Myth #44:
The Ark landed on the mountains of Ararat.
The Myth: And the ark rested in the seventh month, on the seventeenth day of the month, upon the mountains of Ararat. (Gen. 8:4)
The Reality: The mountain in the flood story originally referred to the primeval mountain in Egypt. After the Israelites moved to Canaan, they changed the location to the mountains of Ararat, believed to be the highest point in the world.
According to Genesis 8:4, Noah’s ark landed on top of the mountains of Ararat. Most people who refer to this event speak of the location as Mt. Ararat, but the Bible says only that it was one of the mountains of Ararat It doesn’t say which one. The area encompassed by ancient Ararat now crosses the borders of modern Turkey, Russia, Iran, and Iraq.
Genesis 11:2, however, implies that the survivors of the flood landed at a far different location. According to that verse, the survivors traveled from some unidentified location east of Babylon and moved westward towards Babylon. It was in the plain of Shinar, the territory surrounding Babylon, that those survivors incurred God’s wrath by attempting to build the Tower of Babel.

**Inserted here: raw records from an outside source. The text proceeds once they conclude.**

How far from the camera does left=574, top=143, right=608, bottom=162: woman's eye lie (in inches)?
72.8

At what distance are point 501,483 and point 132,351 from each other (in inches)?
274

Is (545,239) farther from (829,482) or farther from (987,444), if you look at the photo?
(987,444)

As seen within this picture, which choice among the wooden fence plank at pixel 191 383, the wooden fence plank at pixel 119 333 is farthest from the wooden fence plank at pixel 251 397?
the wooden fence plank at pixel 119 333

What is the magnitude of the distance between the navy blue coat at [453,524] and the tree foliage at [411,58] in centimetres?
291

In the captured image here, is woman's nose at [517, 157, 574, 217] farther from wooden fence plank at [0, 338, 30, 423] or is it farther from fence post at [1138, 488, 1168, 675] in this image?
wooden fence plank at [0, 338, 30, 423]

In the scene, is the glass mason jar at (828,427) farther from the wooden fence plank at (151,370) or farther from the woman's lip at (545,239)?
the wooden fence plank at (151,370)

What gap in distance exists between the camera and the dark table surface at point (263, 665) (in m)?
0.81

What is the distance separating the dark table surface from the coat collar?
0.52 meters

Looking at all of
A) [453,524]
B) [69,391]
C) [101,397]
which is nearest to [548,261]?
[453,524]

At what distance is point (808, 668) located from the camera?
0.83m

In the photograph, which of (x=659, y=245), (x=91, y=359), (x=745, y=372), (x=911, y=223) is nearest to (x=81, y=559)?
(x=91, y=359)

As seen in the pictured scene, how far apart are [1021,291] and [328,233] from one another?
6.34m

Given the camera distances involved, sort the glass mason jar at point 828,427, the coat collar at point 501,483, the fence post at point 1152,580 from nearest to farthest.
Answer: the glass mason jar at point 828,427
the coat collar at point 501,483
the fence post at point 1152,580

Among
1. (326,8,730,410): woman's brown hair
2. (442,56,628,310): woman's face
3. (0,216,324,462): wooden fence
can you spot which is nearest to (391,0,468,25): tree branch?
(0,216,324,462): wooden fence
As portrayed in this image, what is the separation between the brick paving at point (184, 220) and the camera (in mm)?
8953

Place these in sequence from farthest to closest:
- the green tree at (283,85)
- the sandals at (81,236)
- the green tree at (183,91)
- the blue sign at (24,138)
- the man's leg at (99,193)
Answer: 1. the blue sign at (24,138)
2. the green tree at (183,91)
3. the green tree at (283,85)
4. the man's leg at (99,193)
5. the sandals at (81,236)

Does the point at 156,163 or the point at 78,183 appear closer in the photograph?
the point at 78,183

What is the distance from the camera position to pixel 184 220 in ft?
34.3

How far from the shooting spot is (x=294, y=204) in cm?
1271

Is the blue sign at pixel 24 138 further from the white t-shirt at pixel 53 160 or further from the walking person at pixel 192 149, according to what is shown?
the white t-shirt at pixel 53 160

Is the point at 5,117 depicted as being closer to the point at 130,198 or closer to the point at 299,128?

Ararat, however, is way to the north and slightly to the west of Babylon. The survivors would have had to travel southeast of Ararat, not west, to get to Shinar.
If you are at Ararat, you can’t get to Shinar by traveling towards the west. You have to go southeast. That the travelers came from the east reflects the flood story’s origins as a variation of the Hermopolitan Creation myth. In the Egyptian story, the Creator god Re first appeared as a young child floating on a lotus. When he became an adult, he initiated the acts of Creation. This means young Re traveled west on his lotus leaf, growing older as the sun moved through the sky .
The mountain where the ark landed would have been the primeval mountain in Egypt, the first land where the Egyptian Creator stood and performed his acts. When biblical editors no longer identified the flood story with Egyptian Creation myth, they moved the ark to a mountain range believed to be higher than any other. Since the biblical story has a different mountain name than in the Babylonian flood myth, the change of locale from Egypt to Ararat probably occurred before Babylon conquered Israel in 587 B.C.